In November 2017, Kaisa Group Holdings LTD (1638) largest shareholder and chairman Kowk Ying-shing's son Kwok Hiu-kwan currently owns 4,448,180,000 shares, equivalent to 29.91% of equity, becoming the second largest shareholder.
On 7 December 2017, the Securities and Futures Commission (SFC) and Independent Commission Against Corruption (ICAC) made joint investigation and a raid of Convoy Global's office, on the alleged corruption of the company's share trading and lending activities. The deputy chairwoman and executive director of financial advisers, Rosetta Fong Sut-Sam and executive director, Christie Chan Lai-yee were arrested. The company has also applied for suspension of its shares on the morning of that day. On 8 December 2017, chairman Quincy Wong Lee-man was arrested by ICAC.
On 10 December 2017, Convoy Global announced the appointment of Johnny Chen as the new interim Chairman of the Board and Executive Director, and Yap E-hock and Ip Yee-kwan as Executive Directors, which took effect from 9 December 2017.

== Group companies==
•	Convoy Financial Services Limited

•	Convoy Financial Solutions Limited

•	OnePlatform Asset Management Limited

•	OnePlatform International Property Consulting Company Limited

•	OnePlatform Securities Limited

•	Hong Kong Credit Corporation Limited

•	Convoy Insurance Brokers (Macau) Limited

== Rebranding ==
Convoy launched their rebranding campaign in 2018. On 27 April, they unveiled a new logo.

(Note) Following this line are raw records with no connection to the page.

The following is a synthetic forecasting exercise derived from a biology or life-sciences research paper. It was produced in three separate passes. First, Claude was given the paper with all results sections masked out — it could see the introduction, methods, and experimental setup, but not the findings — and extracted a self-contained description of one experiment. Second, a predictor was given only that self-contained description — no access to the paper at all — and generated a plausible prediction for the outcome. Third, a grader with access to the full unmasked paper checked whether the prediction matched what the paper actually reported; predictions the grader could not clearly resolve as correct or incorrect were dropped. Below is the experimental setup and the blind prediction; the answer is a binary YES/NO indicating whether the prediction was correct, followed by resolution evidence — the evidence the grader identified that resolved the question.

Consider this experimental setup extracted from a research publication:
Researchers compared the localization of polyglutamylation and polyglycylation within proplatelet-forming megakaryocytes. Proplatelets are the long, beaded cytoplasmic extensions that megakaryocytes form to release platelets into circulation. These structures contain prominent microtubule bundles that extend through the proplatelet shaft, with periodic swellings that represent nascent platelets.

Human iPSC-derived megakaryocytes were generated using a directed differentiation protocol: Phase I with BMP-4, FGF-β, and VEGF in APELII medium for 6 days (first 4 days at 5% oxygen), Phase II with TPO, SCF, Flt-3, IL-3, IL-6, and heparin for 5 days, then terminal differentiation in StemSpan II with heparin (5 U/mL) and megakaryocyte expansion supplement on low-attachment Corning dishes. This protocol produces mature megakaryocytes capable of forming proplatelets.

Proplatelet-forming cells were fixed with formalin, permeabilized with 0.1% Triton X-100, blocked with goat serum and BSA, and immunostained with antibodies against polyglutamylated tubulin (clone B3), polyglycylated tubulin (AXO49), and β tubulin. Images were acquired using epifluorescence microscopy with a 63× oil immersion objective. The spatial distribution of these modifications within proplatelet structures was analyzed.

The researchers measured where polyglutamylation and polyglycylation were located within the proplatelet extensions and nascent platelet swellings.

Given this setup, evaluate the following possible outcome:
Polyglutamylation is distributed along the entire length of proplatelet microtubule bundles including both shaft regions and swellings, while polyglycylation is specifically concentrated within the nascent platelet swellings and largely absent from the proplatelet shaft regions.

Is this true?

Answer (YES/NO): NO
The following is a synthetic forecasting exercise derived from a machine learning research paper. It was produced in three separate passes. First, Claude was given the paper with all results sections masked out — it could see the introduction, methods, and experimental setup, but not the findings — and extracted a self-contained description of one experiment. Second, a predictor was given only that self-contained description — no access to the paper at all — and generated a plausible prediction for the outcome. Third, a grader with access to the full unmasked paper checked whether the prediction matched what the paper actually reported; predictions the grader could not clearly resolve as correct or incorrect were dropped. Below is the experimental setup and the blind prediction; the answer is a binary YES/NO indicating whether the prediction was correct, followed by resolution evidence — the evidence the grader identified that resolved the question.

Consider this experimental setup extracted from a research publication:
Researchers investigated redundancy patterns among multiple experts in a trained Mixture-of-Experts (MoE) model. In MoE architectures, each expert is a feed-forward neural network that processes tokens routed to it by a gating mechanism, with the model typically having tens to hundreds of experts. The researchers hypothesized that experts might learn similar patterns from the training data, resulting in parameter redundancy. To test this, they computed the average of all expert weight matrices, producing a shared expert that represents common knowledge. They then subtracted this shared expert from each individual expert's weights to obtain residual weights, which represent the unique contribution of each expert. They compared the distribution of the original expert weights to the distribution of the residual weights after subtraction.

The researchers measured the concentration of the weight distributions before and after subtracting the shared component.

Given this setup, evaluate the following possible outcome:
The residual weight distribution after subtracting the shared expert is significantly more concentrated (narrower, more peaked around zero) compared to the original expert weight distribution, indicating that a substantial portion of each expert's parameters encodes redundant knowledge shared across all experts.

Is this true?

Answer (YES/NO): YES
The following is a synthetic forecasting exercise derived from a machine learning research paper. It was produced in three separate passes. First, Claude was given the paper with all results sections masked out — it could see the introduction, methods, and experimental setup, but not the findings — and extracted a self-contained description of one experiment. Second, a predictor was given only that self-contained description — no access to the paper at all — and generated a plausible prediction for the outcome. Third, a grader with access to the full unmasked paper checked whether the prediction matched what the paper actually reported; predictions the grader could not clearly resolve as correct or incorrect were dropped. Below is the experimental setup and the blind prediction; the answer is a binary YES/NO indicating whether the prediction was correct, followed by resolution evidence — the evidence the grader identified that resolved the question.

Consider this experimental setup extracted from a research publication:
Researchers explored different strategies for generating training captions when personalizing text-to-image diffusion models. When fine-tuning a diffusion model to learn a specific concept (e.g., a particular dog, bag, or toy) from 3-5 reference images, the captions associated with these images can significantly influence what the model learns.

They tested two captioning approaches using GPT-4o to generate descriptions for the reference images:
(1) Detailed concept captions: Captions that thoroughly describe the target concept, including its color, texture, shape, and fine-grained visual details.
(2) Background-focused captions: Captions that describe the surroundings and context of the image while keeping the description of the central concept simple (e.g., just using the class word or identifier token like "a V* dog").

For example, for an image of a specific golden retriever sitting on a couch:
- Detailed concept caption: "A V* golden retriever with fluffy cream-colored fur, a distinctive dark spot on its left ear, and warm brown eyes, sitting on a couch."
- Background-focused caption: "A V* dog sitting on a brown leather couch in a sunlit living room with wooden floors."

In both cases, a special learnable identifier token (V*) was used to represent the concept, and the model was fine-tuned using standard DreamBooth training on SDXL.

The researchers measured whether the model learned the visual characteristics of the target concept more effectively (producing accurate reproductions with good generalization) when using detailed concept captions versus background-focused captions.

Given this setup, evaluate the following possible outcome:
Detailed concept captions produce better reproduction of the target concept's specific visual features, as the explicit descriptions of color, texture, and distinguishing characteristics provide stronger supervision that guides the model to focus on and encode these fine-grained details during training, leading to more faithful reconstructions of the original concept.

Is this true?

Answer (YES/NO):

Convoy also launch a large-scale publicity campaign for their rebranding to promote the new corporate image.

== Financial scandal ==
On 7 December 2017, the Securities and Futures Commission has for first time joined hands with the Independent Commission Against Corruption. Sources told that some employees were suspected of using the Hong Kong-based company to solicit an advantage of about HK$47 million between March and June 2015. The deputy chairwoman and executive director of financial advisers, Rosetta Fong Sut-Sam and executive director Christie Chan Lai-yee were arrested by Independent Commission Against Corruption (ICAC), the ICAC officers also searched Convoy's head office. The shares had fallen 7.2 per cent to 16.7 HK cents. A former Convoy chief executive and current chairman of Lerado Financial Group, Mark Mak Kwong-yiu was also arrested. The SFC and the ICAC also intend to meet with another Convoy executive director Cho Kwai-chee, who is the founder and vice-chairman of clinic operator Town Health International Medical Group. Convoy chairman Quincy Wong Lee-man was arrested by ICAC after coming back from Taiwan on 8 December 2017.